Private Finance Initiatives

Private Finance Initiatives involve private companies providing services for government departments for a profit. They were first introduced by John Major, expanded massively under New Labour and they remain popular with the current government.

The theory behind PFIs is that it should enable the government to provide services for less money – the theory is that private companies will try to undercut eachother in competitive bidding  for government contracts and then attempt to deliver services efficiently in order to maximise their profits – public service delivery should be cheaper than the government employing workers directly.

Private Finance Initiatives do not, however, always work in the public’s interest – there are many many examples of Private Companies providing a poor level of public services to the public while raking in huge profits for themselves. PFIs end up benefitting the (often very large) Corporations that run them, while the general public loses out.

This telegraph article tells of how a PFI contract that the Treasury signed with a company to decorate its offices forbade them to treasury to purchase a cheap Christmas Tree – the treasury had to go through the company – which provided one for 875 pounds.
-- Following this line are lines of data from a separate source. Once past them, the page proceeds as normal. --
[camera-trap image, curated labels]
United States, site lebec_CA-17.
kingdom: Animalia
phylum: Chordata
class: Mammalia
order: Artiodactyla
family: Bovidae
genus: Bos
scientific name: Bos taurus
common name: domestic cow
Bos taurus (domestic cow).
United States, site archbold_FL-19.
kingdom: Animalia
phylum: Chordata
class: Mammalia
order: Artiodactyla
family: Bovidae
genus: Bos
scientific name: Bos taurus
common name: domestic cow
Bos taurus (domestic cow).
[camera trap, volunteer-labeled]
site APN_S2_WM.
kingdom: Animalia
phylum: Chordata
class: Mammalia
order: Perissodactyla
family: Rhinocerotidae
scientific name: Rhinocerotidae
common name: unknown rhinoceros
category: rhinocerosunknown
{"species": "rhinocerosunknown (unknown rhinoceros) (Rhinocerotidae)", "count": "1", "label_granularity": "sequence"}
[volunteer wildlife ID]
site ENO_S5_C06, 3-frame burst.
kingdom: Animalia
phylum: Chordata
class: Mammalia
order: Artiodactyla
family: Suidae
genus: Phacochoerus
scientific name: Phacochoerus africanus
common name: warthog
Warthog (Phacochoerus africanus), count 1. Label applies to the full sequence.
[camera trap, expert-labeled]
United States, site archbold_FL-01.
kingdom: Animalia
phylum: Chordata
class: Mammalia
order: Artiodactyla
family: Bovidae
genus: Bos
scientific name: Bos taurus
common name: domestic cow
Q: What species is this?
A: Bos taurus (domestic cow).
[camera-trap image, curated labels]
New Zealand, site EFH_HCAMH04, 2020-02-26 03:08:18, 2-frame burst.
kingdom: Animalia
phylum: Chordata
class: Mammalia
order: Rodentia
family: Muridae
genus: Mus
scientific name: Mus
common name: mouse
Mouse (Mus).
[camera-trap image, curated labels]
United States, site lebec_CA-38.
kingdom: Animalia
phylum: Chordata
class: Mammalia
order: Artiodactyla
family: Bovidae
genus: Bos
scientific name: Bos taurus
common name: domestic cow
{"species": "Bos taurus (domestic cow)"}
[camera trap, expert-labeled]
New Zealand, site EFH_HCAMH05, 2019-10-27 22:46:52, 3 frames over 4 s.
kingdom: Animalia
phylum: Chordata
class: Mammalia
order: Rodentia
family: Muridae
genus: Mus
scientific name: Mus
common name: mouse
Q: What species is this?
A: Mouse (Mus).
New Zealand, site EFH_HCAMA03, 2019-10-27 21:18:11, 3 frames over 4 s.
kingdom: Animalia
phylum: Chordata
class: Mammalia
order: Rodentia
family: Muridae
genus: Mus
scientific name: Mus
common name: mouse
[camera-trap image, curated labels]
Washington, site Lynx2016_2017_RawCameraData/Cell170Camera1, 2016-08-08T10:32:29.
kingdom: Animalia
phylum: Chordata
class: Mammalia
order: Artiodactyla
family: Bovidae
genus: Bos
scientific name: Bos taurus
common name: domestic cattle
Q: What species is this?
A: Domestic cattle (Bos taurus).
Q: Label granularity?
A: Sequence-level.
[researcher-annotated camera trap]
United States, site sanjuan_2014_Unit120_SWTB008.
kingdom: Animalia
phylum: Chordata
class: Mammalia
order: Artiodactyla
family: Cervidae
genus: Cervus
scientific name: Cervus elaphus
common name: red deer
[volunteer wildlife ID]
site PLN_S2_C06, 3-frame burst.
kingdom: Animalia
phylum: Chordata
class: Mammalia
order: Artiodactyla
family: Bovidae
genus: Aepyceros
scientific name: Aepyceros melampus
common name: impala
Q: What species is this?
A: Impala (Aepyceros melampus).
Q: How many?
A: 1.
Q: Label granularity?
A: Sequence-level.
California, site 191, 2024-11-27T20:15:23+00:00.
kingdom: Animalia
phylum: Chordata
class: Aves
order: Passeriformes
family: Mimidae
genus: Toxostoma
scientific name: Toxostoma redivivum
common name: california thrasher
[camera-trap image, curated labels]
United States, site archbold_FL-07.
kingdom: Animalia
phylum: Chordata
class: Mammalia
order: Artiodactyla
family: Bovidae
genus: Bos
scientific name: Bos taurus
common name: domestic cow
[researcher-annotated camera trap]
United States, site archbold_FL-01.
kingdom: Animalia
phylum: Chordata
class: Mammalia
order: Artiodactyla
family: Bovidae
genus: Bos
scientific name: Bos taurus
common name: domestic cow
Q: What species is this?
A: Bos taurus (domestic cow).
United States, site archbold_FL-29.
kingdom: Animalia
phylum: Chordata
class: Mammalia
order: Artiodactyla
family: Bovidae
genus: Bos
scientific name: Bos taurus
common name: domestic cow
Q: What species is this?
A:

PFIs are becoming increasingly common – many schools and hospitals are tied into 20 year contracts with firms to provide the upkeep and maintainence of buildings and will be paying over 200 billion pounds for just 60 billion worth of services over the next two decades. This basically means that the tax payer is paying out hundreds of billions to line the pockets of the bosses who run these health care companies.

To give a specific example (from the article)

Jesse Norman, the Tory MP for Hereford, recently told how his local hospital was charged £963 to install a TV aerial. Other public bodies have been billed hundreds of pounds simply to change light bulbs. Since they don’t own the buildings, they are over a barrel. Maintenance charges can be colossal, and simple improvements, such as putting up a shelf, can lead to a bureaucratic rigmarole requiring weeks of consultations and “risk assessment”.